‘Limited’ Breach at Israeli Genealogy Site MyHeritage Compromises 92m Accounts

Send in e-mailSend in e-mail
Send in e-mailSend in e-mail
The Hebrew homepage of the MyHeritage website.
The Hebrew homepage of the MyHeritage website.Credit: Screengrab

A security researcher has uncovered a breach at genealogy site MyHeritage, though the Israel-based company says there is no evidence that anything more than email addresses – of more than 92 million users – had been at risk of exposure.

MyHeritage, which is based in Or Yehuda near Tel Aviv, collects DNA from users via home test kits. “We believe the intrusion is limited to the user email addresses,” it said.

In a blog post, the company said the information reached it on Monday and the exposed details included users' login information – email addresses and so-called hashed passwords.

“MyHeritage’s Chief Information Security Officer received a message from a security researcher that he had found a file named myheritage containing email addresses and hashed passwords, on a private server outside of MyHeritage,” said the blog post written by Omer Deutsch, the company’s chief information security officer.

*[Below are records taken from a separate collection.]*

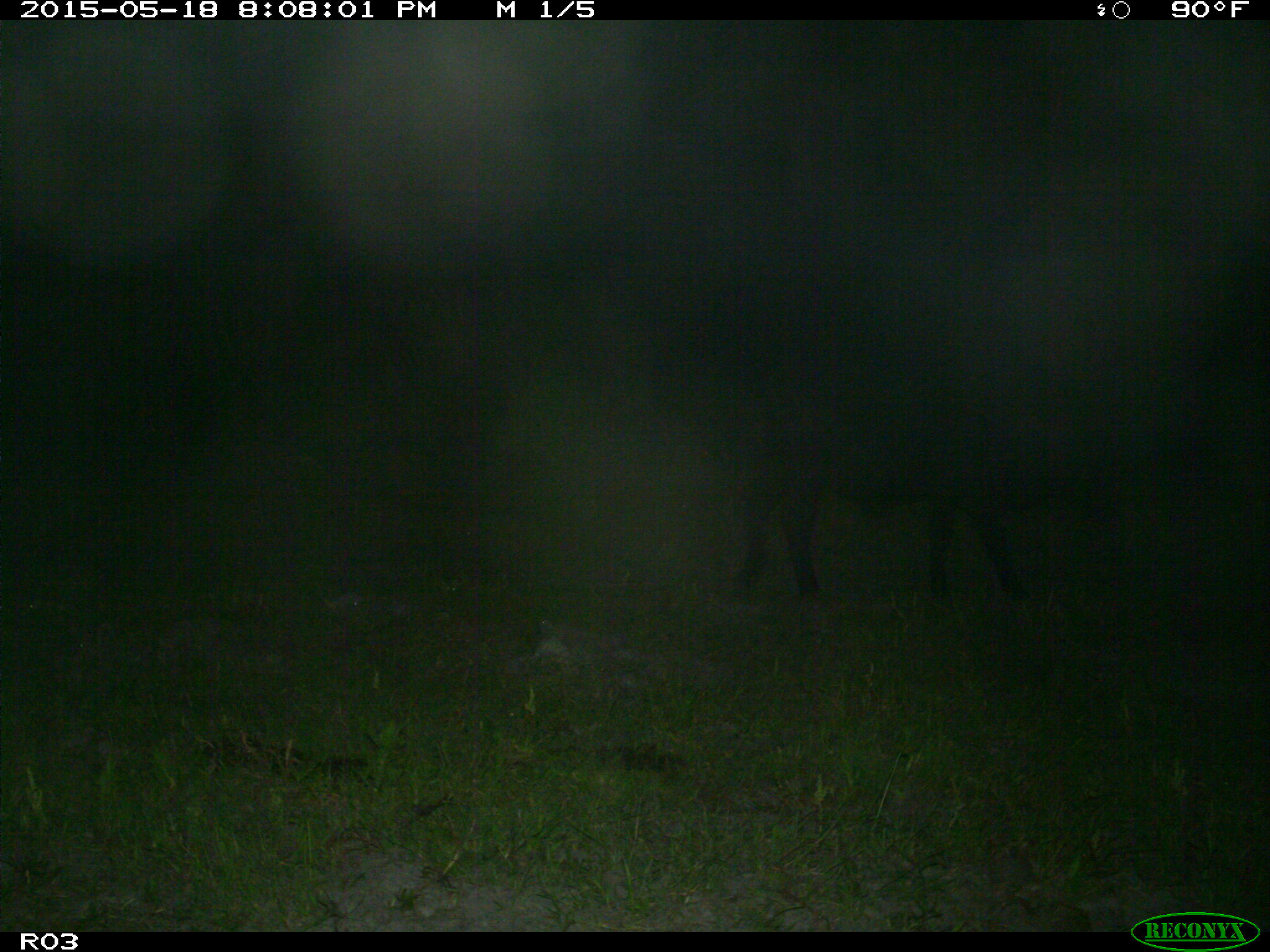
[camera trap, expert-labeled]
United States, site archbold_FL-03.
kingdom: Animalia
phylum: Chordata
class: Mammalia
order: Artiodactyla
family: Bovidae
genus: Bos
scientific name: Bos taurus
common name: domestic cow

“Our Information Security Team received the file from the security researcher, reviewed it, and confirmed that its contents originated from MyHeritage and included all the email addresses of users who signed up to MyHeritage up to October 26, 2017, and their hashed passwords.”

Compared to many similar incidents in the past, this breach seems less serious – first because of the company’s quick response, but also because MyHeritage stores passwords through a one-way “hash” function, an algorithm that stores the password in a way that prevents it from being regenerated.

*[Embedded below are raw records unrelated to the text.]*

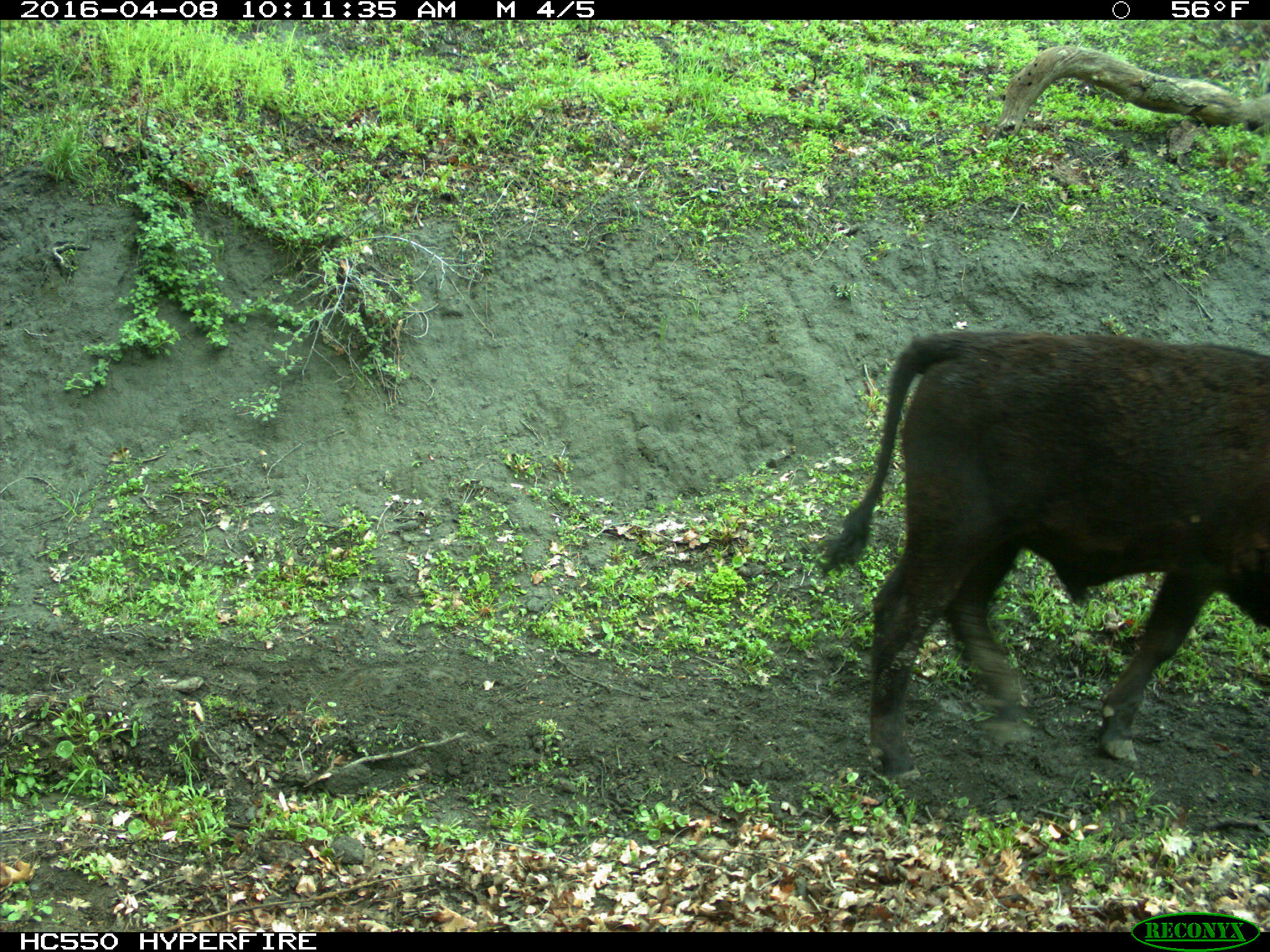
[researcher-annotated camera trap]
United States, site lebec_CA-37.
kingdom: Animalia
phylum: Chordata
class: Mammalia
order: Artiodactyla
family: Bovidae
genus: Bos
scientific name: Bos taurus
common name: domestic cow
Bos taurus (domestic cow).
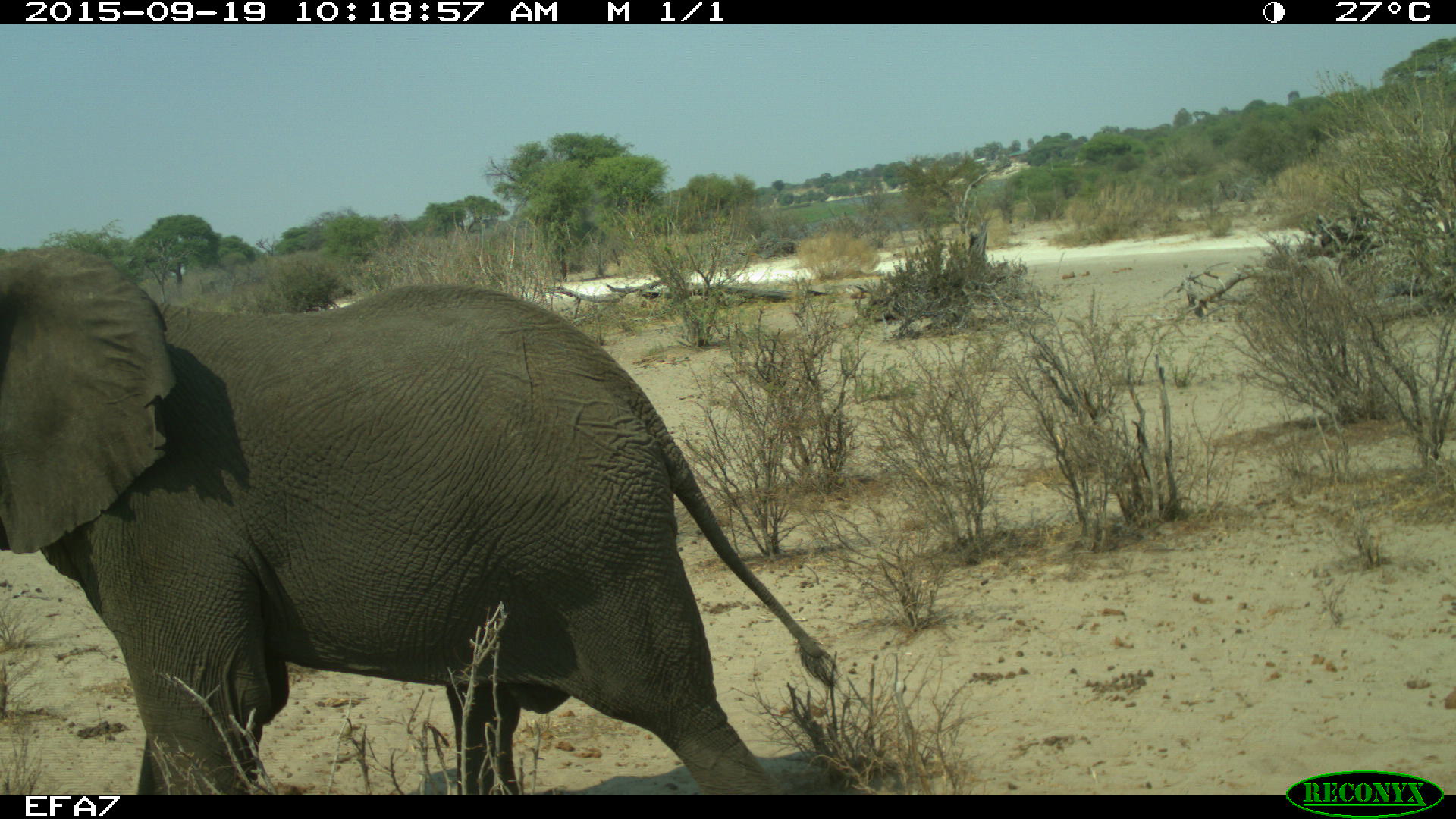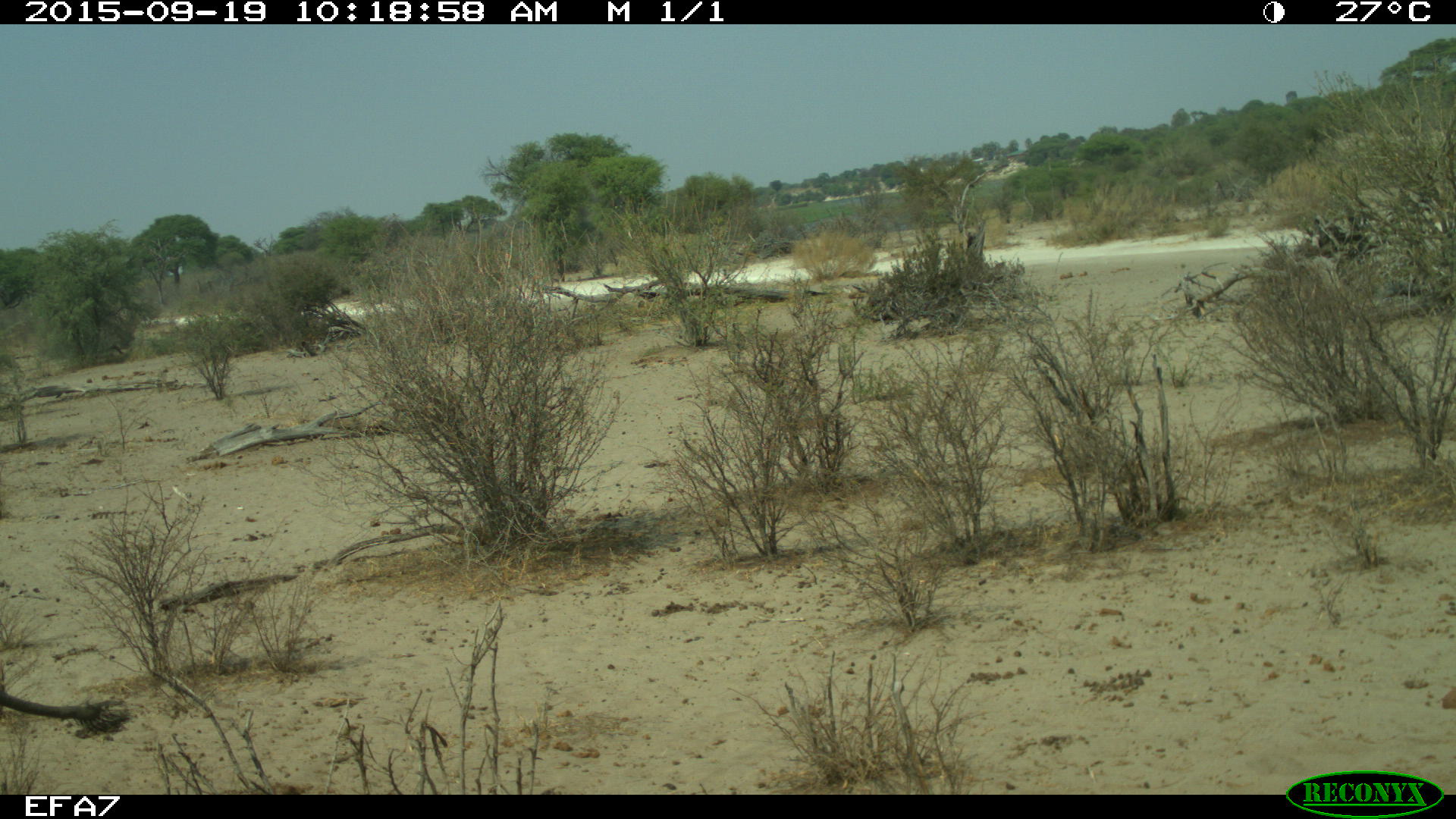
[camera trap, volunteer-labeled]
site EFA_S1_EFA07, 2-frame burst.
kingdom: Animalia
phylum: Chordata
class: Mammalia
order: Proboscidea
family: Elephantidae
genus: Loxodonta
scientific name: Loxodonta africana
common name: african bush elephant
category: elephant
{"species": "elephant (african bush elephant) (Loxodonta africana)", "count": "1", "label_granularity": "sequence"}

The algorithm takes the information and generates a sequence of characters so that the original information cannot be deciphered. Thus anyone gaining access to hashed passwords does not have the actual passwords.

Still, when it comes to relatively short data strings like most passwords, cracking the algorithm is not impossible. Because there are several known and popular hash algorithms like MD5 or SHA-1, in theory it could be simple to reverse the encryption and expose the original password. But wholesale exposure would still be an arduous process.

In the post, the company noted that “the hash key differs for each customer.” Reporting on the breach for the website Motherboard, Joseph Cox said this suggests that “the company is also using a so-called salt; an additional, typically unique value added to the password before hashing to make the hash itself more resilient to cracking.”

Nevertheless, MyHeritage suggested that users change their passwords for the site. It recommended using complex passwords, changing them frequently and not using the same password for a different website.